The Quarterly TV Design and Features Report found that that Western Europe and Japan are established markets for connected TV, due to a unified approach by both broadcasters and TV set makers to create and market open service platforms.
Either though connected TV penetration was found to be outstripping the adoption of broadband internet in some regions, it also revealed that penetration has to date been low in North America, despite the success of internet-based entertainment. DisplaySearch believes that North American consumers currently want large but minimally featured sets, a pattern it says it also observed when looking at the 3D and LED backlight features.
Yet in an interesting development for the display industry, the survey also found that global and emerging markets are seeing features introduced at the same pace as developed markets and that all regions are seeing connected TV penetration above 20%.

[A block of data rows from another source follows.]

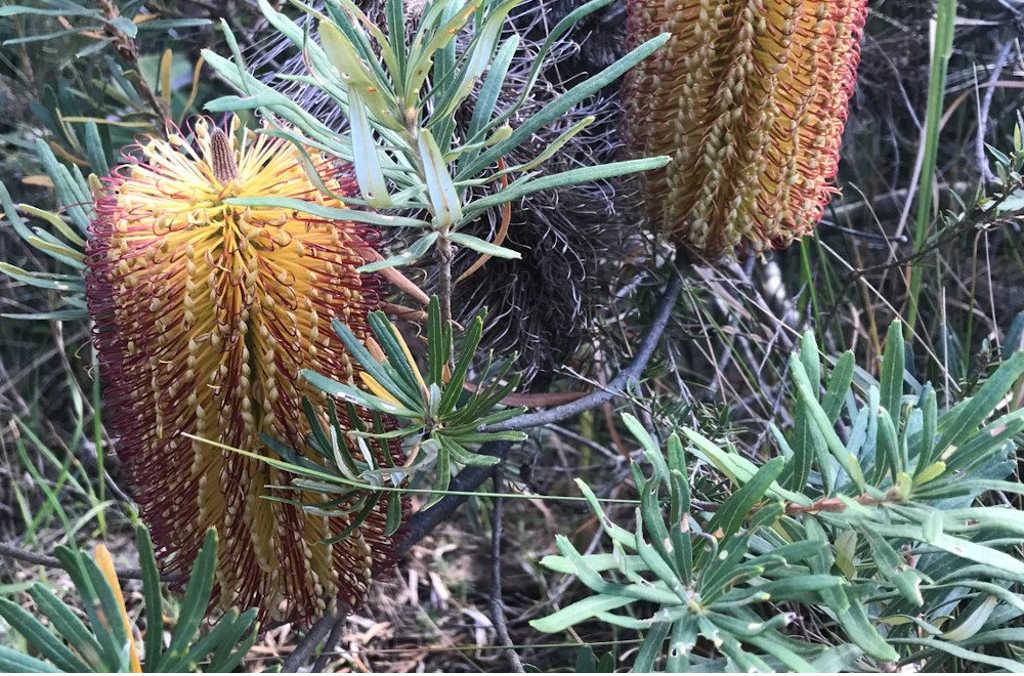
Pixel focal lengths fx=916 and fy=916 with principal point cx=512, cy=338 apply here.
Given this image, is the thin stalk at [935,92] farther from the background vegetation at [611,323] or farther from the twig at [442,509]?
the twig at [442,509]

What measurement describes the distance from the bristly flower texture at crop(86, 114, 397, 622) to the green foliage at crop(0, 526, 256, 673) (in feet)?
0.51

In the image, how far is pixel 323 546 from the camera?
2.56ft

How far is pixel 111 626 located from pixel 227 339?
0.72 ft

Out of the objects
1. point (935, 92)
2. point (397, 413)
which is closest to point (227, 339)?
point (397, 413)

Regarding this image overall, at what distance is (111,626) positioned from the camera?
1.87 ft

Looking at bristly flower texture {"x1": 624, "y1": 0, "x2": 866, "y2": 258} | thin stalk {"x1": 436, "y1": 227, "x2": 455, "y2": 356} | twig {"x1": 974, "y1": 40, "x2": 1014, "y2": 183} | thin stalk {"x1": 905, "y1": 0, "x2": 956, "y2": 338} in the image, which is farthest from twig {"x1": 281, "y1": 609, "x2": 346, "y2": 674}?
twig {"x1": 974, "y1": 40, "x2": 1014, "y2": 183}

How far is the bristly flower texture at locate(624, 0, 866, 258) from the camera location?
78cm

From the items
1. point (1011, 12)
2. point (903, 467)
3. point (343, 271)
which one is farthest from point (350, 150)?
point (1011, 12)

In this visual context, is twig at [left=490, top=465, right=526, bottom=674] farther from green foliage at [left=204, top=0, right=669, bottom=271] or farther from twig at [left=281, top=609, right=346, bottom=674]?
green foliage at [left=204, top=0, right=669, bottom=271]

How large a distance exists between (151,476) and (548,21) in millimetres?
684

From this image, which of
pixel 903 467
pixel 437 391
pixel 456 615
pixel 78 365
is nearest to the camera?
pixel 903 467

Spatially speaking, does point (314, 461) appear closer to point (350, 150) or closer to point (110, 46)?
point (350, 150)

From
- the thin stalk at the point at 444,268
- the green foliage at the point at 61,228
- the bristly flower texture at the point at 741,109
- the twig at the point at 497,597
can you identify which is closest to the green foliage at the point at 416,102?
the thin stalk at the point at 444,268

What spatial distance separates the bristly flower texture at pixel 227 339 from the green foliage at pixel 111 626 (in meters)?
0.16
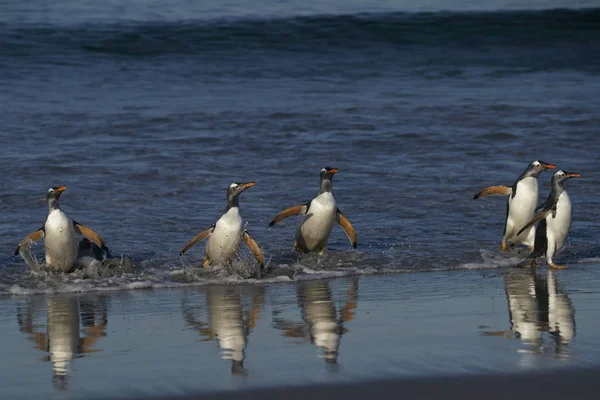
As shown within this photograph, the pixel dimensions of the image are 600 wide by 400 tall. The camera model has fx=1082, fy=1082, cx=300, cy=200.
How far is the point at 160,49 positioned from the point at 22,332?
1839cm

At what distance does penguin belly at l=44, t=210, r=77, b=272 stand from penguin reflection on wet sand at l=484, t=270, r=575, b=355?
3177 mm

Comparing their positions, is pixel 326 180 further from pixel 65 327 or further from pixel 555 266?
pixel 65 327

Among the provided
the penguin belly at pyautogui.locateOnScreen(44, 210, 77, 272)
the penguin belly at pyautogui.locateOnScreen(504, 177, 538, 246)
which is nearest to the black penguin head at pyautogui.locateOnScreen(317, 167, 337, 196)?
the penguin belly at pyautogui.locateOnScreen(504, 177, 538, 246)

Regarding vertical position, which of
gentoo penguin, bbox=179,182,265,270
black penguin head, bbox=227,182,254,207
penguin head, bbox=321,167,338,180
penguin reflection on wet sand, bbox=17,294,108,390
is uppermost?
penguin head, bbox=321,167,338,180

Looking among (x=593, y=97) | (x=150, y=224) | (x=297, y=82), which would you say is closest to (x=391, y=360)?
(x=150, y=224)

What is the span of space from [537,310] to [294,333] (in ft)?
4.74

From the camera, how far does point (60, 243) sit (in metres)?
8.02

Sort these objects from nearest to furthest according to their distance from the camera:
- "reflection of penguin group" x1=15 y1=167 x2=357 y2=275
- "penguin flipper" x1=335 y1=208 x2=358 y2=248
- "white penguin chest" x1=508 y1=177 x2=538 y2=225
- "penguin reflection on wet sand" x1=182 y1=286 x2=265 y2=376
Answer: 1. "penguin reflection on wet sand" x1=182 y1=286 x2=265 y2=376
2. "reflection of penguin group" x1=15 y1=167 x2=357 y2=275
3. "penguin flipper" x1=335 y1=208 x2=358 y2=248
4. "white penguin chest" x1=508 y1=177 x2=538 y2=225

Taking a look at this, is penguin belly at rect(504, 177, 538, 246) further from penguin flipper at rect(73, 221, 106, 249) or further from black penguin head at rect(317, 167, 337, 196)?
penguin flipper at rect(73, 221, 106, 249)

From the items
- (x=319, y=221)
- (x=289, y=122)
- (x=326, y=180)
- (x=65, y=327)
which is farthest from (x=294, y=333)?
(x=289, y=122)

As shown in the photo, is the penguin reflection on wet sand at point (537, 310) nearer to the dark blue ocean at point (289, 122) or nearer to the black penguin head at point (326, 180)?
the dark blue ocean at point (289, 122)

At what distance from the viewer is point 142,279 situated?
760cm

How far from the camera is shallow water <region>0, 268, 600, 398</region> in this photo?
15.0ft

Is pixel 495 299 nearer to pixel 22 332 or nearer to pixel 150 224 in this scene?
pixel 22 332
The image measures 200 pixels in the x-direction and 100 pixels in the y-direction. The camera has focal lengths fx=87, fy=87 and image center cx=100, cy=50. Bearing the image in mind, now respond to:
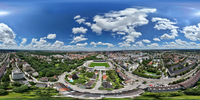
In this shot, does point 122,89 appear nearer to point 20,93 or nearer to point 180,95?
point 180,95

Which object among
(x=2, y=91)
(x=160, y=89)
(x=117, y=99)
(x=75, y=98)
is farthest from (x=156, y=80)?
(x=2, y=91)

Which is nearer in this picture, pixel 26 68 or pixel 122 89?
pixel 122 89

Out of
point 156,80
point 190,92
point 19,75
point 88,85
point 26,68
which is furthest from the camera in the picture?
point 26,68

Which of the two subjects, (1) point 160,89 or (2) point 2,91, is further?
(1) point 160,89

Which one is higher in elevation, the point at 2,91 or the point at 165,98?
the point at 2,91

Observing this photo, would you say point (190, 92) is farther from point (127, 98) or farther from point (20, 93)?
point (20, 93)

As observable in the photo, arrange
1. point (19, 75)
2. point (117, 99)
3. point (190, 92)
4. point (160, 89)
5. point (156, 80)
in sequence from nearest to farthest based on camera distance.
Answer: point (117, 99) → point (190, 92) → point (160, 89) → point (156, 80) → point (19, 75)

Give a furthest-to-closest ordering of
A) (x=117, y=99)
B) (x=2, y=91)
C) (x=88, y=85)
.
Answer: (x=88, y=85) < (x=2, y=91) < (x=117, y=99)

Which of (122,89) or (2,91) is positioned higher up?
(2,91)

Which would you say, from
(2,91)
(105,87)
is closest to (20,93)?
(2,91)
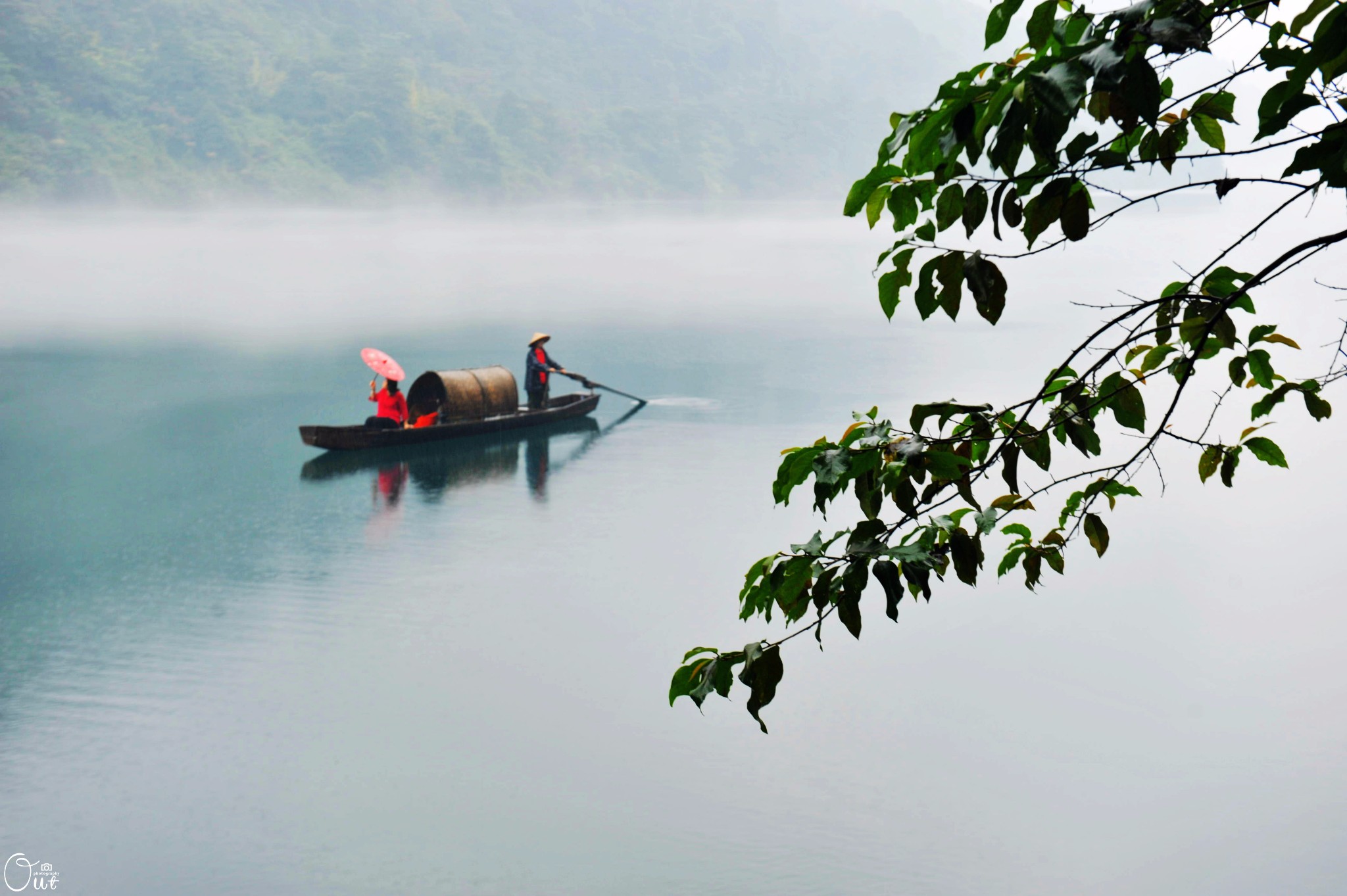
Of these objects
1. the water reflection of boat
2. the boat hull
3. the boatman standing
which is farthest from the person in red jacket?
the boatman standing

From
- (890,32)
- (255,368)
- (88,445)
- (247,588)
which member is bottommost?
(247,588)

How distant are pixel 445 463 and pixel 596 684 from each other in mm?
8958

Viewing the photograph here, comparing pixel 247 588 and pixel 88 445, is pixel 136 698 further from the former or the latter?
pixel 88 445

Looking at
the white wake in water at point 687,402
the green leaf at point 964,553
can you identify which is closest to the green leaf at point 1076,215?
the green leaf at point 964,553

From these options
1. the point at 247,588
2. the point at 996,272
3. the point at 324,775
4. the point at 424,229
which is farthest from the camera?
the point at 424,229

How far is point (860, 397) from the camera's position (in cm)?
2605

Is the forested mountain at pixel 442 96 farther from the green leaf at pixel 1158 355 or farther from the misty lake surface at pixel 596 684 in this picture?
the green leaf at pixel 1158 355

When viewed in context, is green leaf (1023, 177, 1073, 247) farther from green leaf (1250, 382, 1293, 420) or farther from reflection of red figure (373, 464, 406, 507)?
reflection of red figure (373, 464, 406, 507)

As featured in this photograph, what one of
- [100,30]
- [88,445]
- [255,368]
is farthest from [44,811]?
[100,30]

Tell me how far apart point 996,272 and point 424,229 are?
386ft

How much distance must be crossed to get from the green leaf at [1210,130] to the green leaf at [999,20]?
0.71 meters

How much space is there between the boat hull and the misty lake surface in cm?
32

In the survey, the valued connected functions for TVs are video related, with online video apps and subscription online video services being used by nearly 70% and 55% of users respectively. However subscription sports were accessed by just over 10% and 3DTV barely figured at all. Other most popular apps either directly accessed things to watch, or they complement viewing by providing context or more depth to TV content.
Looking at what could be the drivers for future development, DisplaySearch advises that connected TV apps need to be different than those for mobile devices and focus on viewing, not location-based services. It also suggests that TV manufacturers should design services that ensure seamless interoperability between the TV and a tablet or smartphone.